She fell down before Jesus and told him the whole truth. // Mark 5:33
I sat there in front of the monstrance in the deserted adoration chapel feeling empty, worn out, and tired. As a struggling perfectionist, I was tired of never quite feeling like I could be enough. I felt worn out each time I saw my brokenness and all the ways I perceived myself to be failing. Ultimately, I felt as though I had run out of the Lord’s grace and had to just run on empty because there was nothing else to do.
As someone who is quite passionate about people knowing they are loved, I had spent a lot of my life speaking of Jesus’ love to those around me. But somehow, at that moment, I didn't have what it took to speak it to myself. So there I sat in front of Jesus, feeling like I had nothing to offer. Deciding there was nothing else to do, I chose to pour my empty heart out.
I told Him the truth. I let Him into the ache of constantly feeling the need to be perfect. I spoke to Him about how I felt so empty. I cried tears that I had held back for years. And then, I felt Him speak truth to my heart: Your brokenness doesn’t scare Me, so why do you let it scare you?

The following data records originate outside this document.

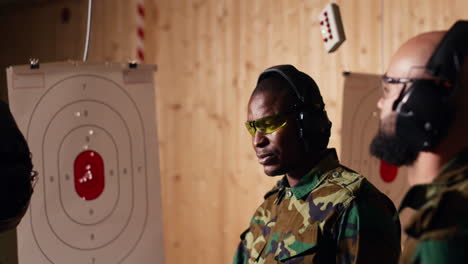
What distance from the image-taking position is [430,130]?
99cm

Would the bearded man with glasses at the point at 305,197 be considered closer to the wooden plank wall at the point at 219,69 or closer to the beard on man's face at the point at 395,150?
Answer: the beard on man's face at the point at 395,150

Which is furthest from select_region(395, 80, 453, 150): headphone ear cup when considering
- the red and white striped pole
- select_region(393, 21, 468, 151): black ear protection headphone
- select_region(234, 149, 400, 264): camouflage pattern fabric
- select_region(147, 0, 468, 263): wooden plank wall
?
the red and white striped pole

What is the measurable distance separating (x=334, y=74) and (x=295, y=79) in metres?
1.50

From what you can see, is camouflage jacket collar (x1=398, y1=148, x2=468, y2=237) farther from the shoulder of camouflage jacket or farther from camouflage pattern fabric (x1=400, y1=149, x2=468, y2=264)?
the shoulder of camouflage jacket

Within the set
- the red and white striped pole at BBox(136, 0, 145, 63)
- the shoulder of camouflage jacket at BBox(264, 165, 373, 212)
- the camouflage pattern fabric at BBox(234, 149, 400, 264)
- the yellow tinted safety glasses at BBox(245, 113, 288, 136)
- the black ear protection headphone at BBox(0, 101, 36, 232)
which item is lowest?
the camouflage pattern fabric at BBox(234, 149, 400, 264)

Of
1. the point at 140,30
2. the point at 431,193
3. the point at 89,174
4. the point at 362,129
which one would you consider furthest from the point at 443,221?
the point at 140,30

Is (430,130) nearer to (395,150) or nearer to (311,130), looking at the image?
(395,150)

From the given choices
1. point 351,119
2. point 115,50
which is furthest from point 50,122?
point 115,50

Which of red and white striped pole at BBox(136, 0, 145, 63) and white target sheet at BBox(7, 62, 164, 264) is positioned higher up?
red and white striped pole at BBox(136, 0, 145, 63)

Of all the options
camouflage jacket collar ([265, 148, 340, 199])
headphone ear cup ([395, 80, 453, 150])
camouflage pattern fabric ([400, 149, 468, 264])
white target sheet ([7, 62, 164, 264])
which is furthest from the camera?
white target sheet ([7, 62, 164, 264])

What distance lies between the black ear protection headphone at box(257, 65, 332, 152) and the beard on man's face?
0.51 m

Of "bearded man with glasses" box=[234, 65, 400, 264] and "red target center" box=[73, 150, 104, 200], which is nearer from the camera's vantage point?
"bearded man with glasses" box=[234, 65, 400, 264]

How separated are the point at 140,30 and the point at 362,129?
2024 millimetres

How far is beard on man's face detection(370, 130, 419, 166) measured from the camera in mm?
1031
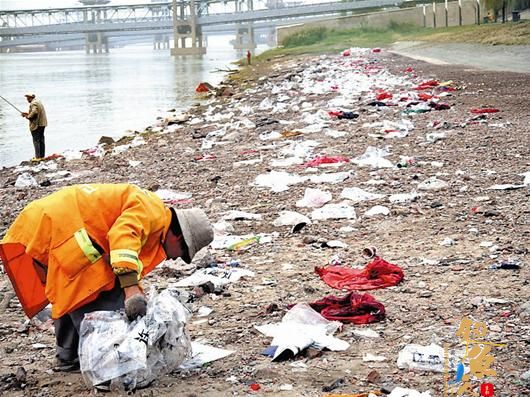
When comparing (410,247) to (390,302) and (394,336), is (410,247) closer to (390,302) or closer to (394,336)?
(390,302)

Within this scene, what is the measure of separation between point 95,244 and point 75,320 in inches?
16.3

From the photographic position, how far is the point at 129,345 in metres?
3.55

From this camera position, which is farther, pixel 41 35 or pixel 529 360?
pixel 41 35

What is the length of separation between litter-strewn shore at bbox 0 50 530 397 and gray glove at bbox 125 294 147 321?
33 cm

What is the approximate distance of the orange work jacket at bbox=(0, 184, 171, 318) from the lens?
140 inches

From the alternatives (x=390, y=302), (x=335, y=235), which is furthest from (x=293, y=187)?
(x=390, y=302)

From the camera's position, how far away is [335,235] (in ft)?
20.4

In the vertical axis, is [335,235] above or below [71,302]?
below

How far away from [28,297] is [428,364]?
1782mm

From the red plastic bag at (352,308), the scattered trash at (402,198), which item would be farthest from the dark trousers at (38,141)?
the red plastic bag at (352,308)

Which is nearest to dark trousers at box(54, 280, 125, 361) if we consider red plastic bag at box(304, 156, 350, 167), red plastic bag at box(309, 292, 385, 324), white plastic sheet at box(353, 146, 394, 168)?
red plastic bag at box(309, 292, 385, 324)

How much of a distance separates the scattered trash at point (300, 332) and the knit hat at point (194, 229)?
586mm

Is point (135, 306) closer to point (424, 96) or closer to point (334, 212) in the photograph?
point (334, 212)

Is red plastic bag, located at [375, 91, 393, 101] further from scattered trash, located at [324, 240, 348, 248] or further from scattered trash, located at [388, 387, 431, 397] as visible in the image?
scattered trash, located at [388, 387, 431, 397]
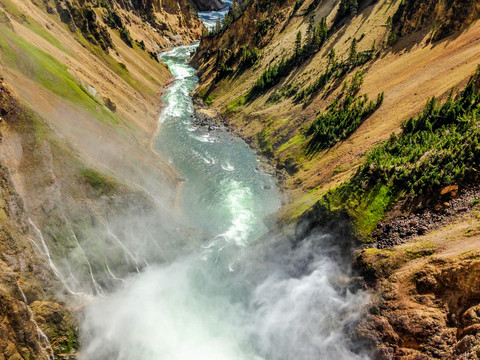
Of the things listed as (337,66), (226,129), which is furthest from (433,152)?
(226,129)

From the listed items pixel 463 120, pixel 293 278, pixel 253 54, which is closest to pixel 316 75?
pixel 253 54

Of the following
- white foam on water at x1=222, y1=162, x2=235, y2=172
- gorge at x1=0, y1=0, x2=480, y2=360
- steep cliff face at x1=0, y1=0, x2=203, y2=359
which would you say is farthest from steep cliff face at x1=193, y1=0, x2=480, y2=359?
steep cliff face at x1=0, y1=0, x2=203, y2=359

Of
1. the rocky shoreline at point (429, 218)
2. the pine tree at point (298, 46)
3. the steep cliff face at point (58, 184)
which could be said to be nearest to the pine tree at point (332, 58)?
the pine tree at point (298, 46)

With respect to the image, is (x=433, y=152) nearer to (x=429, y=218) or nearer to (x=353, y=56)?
(x=429, y=218)

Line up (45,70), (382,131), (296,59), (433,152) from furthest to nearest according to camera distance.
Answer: (296,59) → (45,70) → (382,131) → (433,152)

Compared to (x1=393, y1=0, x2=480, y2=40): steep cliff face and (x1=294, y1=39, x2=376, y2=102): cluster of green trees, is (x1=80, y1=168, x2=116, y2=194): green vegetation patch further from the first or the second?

I realized that I had spent so much time running away from my brokenness, rather than running with it toward Jesus. In reality, that’s all I really needed to take with me.
Sister, your brokenness is a place to let the Lord encounter you. He desires to hear the truth from your lips, let you touch even just the threads of His clothes, and most of all, heal the brokenness and wounds that afflict you. Healing happens when we let Christ into our fragmented and weak hearts and tell Him the whole truth.
Your brokenness doesn’t scare Him, so don’t let it scare you. Fall down before Jesus and tell Him the whole truth.